PLAYLIST: THE VERY BEST OF MINDY McCREADY
RCA Legacy
To listen to Mindy McCready in her glory years, when she was really on and being guided in the studio by seasoned seen-it-all pros Norro Wilson and David Malloy, with ace Nashville pickers supporting her, is to hear, inevitably, what might have been. However you might also hear what was, and be reminded how she, not Gretchen Wilson, not Miranda Lambert, was ushering into modern country music a new kind of female who had no truck with the idea of a woman being denied the right to be every bit as wild and irresponsible as a man (“Guys Do It All the Time,” her only #1 single, a grinding, sizzling country rocker from mid-’96) and generally to call her own shots. It was an odd but very country way of demanding equal standing in a relationship, but she doubled down on her position a year later, swaggering through twanging, snarling guitars and cannon-shot drums in 1997’s “A Girl’s Gotta Do (What a Girl’s Gotta Do),” a #4 single announcing her intention to paint the town red in a post-breakup breakout in which she delivered the lyric “Too bad I gotta do it with someone new/but a girl’s gotta do what a girl’s gotta do” with a certain delicious malice aforethought. At the same time, she could let her guard down enough not only to admit to feeling weak and vulnerable as she struggles against a temptation to which she does not want to yield in her career-establishing debut single, the mesmerizing “Ten Thousand Angels” (1996, #6), even to the point of pleading for God’s celestial attendants to arrive droves to give her the strength to say no.
Mindy McCready, ‘Guys Do It All the Time’ (#1, 1996)
Mindy McCready, ‘A Girl’s Gotta Do (What a Girl’s Gotta Do)’ (1997)
This Playlist collection from RCA Legacy offers a dozen persuasive arguments in favor of considering Mindy McReady not merely a fetching hitmaker, but a young woman who had it in her to be one of the important country interpretive singers of her time, if not all time. Most of the cuts here were produced by David Malloy and Norro Wilson (Wilson discovered and got McCready signed based solely on some karaoke tapes she had made in her native Fort Myers, Florida, and lugged to Nashville in search of a singing career after graduating from high school) or by Malloy alone, save for two numbers (“All I Want is Everything” and “Tumble and Roll,” both produced by Billy Joe Walker Jr. for her 1999 album, I’m Not So Tough, her final album for BNA before being dropped from the label after it and two singles from it flopped, effectively spelling the end of her run as a commercial force in country music), and they got the most out of her raw skills, maybe even more than they or she ever figured on, given her scant experience as a live performer and zero experience in the studio when she arrived in Music City. Listening to these tracks now, they seem like a portent of things to come in country, the sine qua non that made possible everyone from Carrie Underwood to Miranda to Gretchen to the Pistol Annies, et al. Her voice has more of a pure country flavor than most of today’s reigning country divas, but it’s also muscular enough to handle the rock underpinnings of her most popular songs, including affecting, synth-rich, steel-tinged power ballads such as the heart tugging “Let’s Talk About Love” (a middling 1968 single off a various-artists holiday album benefitting the kids of St. Jude, Country Cares for Kids) and the fervent but aching “If I Don’t Stay the Night,” in which she battles against giving in to a one-night stand until she’s convinced the guy’s love is good for more than a fling.

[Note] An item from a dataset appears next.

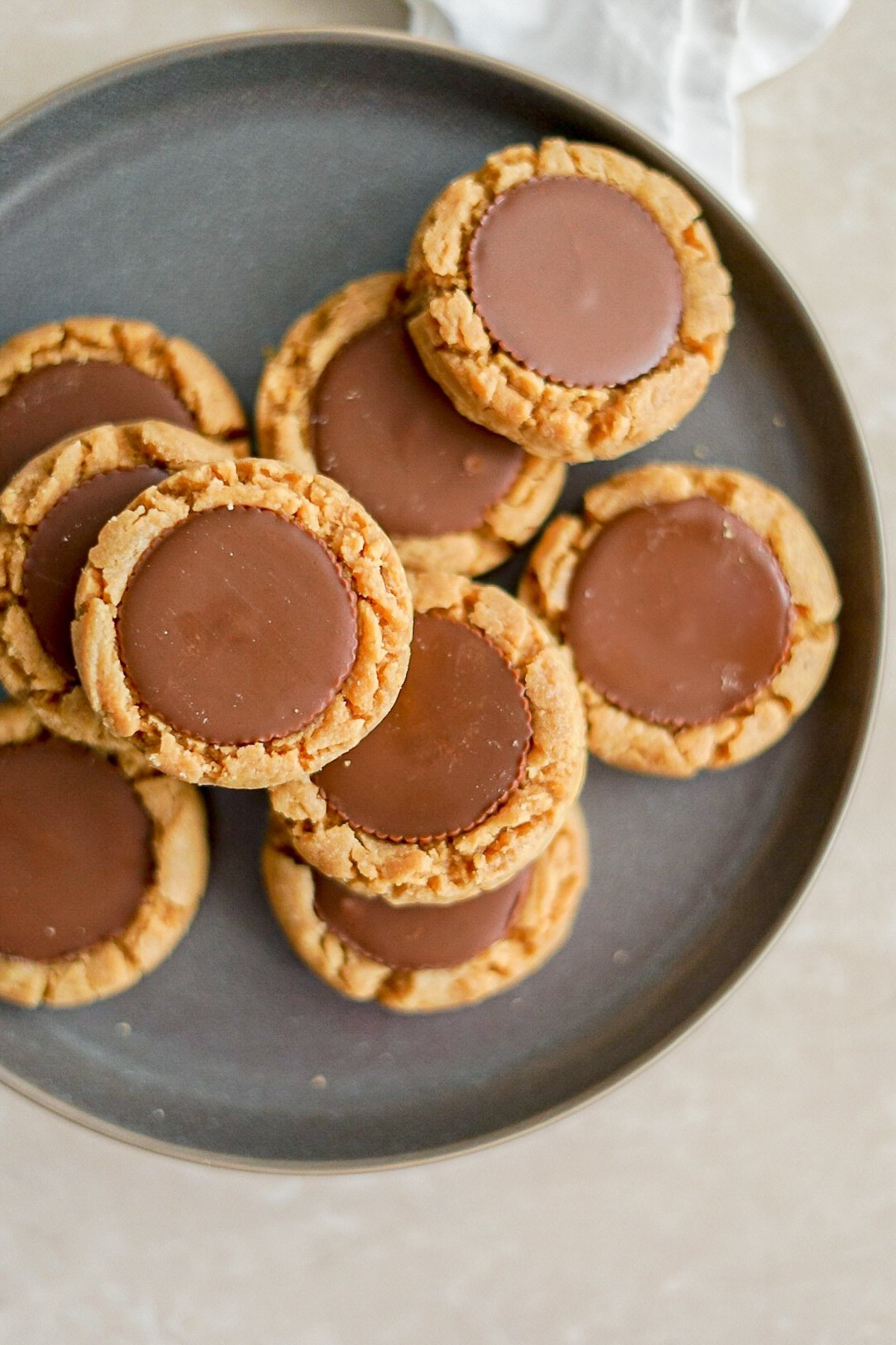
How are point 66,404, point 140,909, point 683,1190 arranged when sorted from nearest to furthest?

Mindy McCready, ‘Ten Thousand Angels’ (#6, 1996)
http://www.youtube.com/watch?v=OaDc-NhpNXk
Mindy McCready, ‘You’ll Never Know’ (written by Kim Richey & Angelo), from 1998’s If I Don’t Stay the Night album (#19 single)
On the other hand, listening to these solid songs and assured, richly textured performances now and hearing McCready and her producers fashioning a template for a new era in country in addition to simply making great, lasting music together, it’s impossible not to hear something else, something darker and more disturbing in the figure McCready cut on record. Given the precipitous downward spiral of her life after 2002, when Capitol dropped her following one unsuccessful album release, certain lyrics she sang with such brio back then have a chill about them now: “Spent a lot of time getting’ this way/take or leave it,” she boasts insouciantly in “Take It or Leave It”; “when you’re shootin’ dice/you just tumble and roll” is her existential boast in the southern rock-flavored stomper, “Tumble and Roll.” Matters turn positively eerie at the end of “If I Don’t Stay the Night,” when we hear her, way down in the mix, haunting and faint as the song fades out, seemingly sobbing the plea “if your love is real, let it stay.” Those early songs of hers perhaps duped us into thinking she was in charge of her life, and that it, and she, would be glamorous and meaningful. She was both, for a while, and this disc argues that her horrible, excruciating, decidedly unglamorous final decade does not rob this music, truly the sum and substance of her artistic legacy, of occupying an important place in latter-day mainstream country history. She coulda been a contender. But whither happiness? There’s the rub.